**What you need to do:**
Copy out in full each line of the data below that contains the string "instances".

**Data listing:**

※

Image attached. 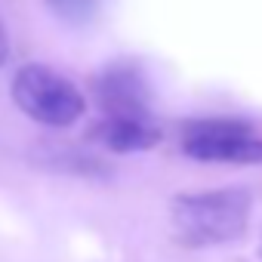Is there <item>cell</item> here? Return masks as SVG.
Listing matches in <instances>:
<instances>
[{"mask_svg": "<svg viewBox=\"0 0 262 262\" xmlns=\"http://www.w3.org/2000/svg\"><path fill=\"white\" fill-rule=\"evenodd\" d=\"M250 225V194L241 188L179 194L173 201V231L185 247H216L237 241Z\"/></svg>", "mask_w": 262, "mask_h": 262, "instance_id": "cell-1", "label": "cell"}, {"mask_svg": "<svg viewBox=\"0 0 262 262\" xmlns=\"http://www.w3.org/2000/svg\"><path fill=\"white\" fill-rule=\"evenodd\" d=\"M13 102L43 126H71L80 120L83 93L47 65H22L13 77Z\"/></svg>", "mask_w": 262, "mask_h": 262, "instance_id": "cell-2", "label": "cell"}, {"mask_svg": "<svg viewBox=\"0 0 262 262\" xmlns=\"http://www.w3.org/2000/svg\"><path fill=\"white\" fill-rule=\"evenodd\" d=\"M182 151L204 164H262V136L244 120H191Z\"/></svg>", "mask_w": 262, "mask_h": 262, "instance_id": "cell-3", "label": "cell"}, {"mask_svg": "<svg viewBox=\"0 0 262 262\" xmlns=\"http://www.w3.org/2000/svg\"><path fill=\"white\" fill-rule=\"evenodd\" d=\"M96 93H99V105H102L105 117L151 120L148 86H145V77L139 74V68H133V65H111V68H105V74L96 83Z\"/></svg>", "mask_w": 262, "mask_h": 262, "instance_id": "cell-4", "label": "cell"}, {"mask_svg": "<svg viewBox=\"0 0 262 262\" xmlns=\"http://www.w3.org/2000/svg\"><path fill=\"white\" fill-rule=\"evenodd\" d=\"M93 136L111 148V151H145L155 148L161 142V129L151 120H139V117H102L93 126Z\"/></svg>", "mask_w": 262, "mask_h": 262, "instance_id": "cell-5", "label": "cell"}, {"mask_svg": "<svg viewBox=\"0 0 262 262\" xmlns=\"http://www.w3.org/2000/svg\"><path fill=\"white\" fill-rule=\"evenodd\" d=\"M47 7L62 19V22H71V25H83L96 16L99 10V0H47Z\"/></svg>", "mask_w": 262, "mask_h": 262, "instance_id": "cell-6", "label": "cell"}, {"mask_svg": "<svg viewBox=\"0 0 262 262\" xmlns=\"http://www.w3.org/2000/svg\"><path fill=\"white\" fill-rule=\"evenodd\" d=\"M7 56H10V40H7V31H4V25H0V68H4Z\"/></svg>", "mask_w": 262, "mask_h": 262, "instance_id": "cell-7", "label": "cell"}]
</instances>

※

**Written response:**
Listing matches in <instances>:
<instances>
</instances>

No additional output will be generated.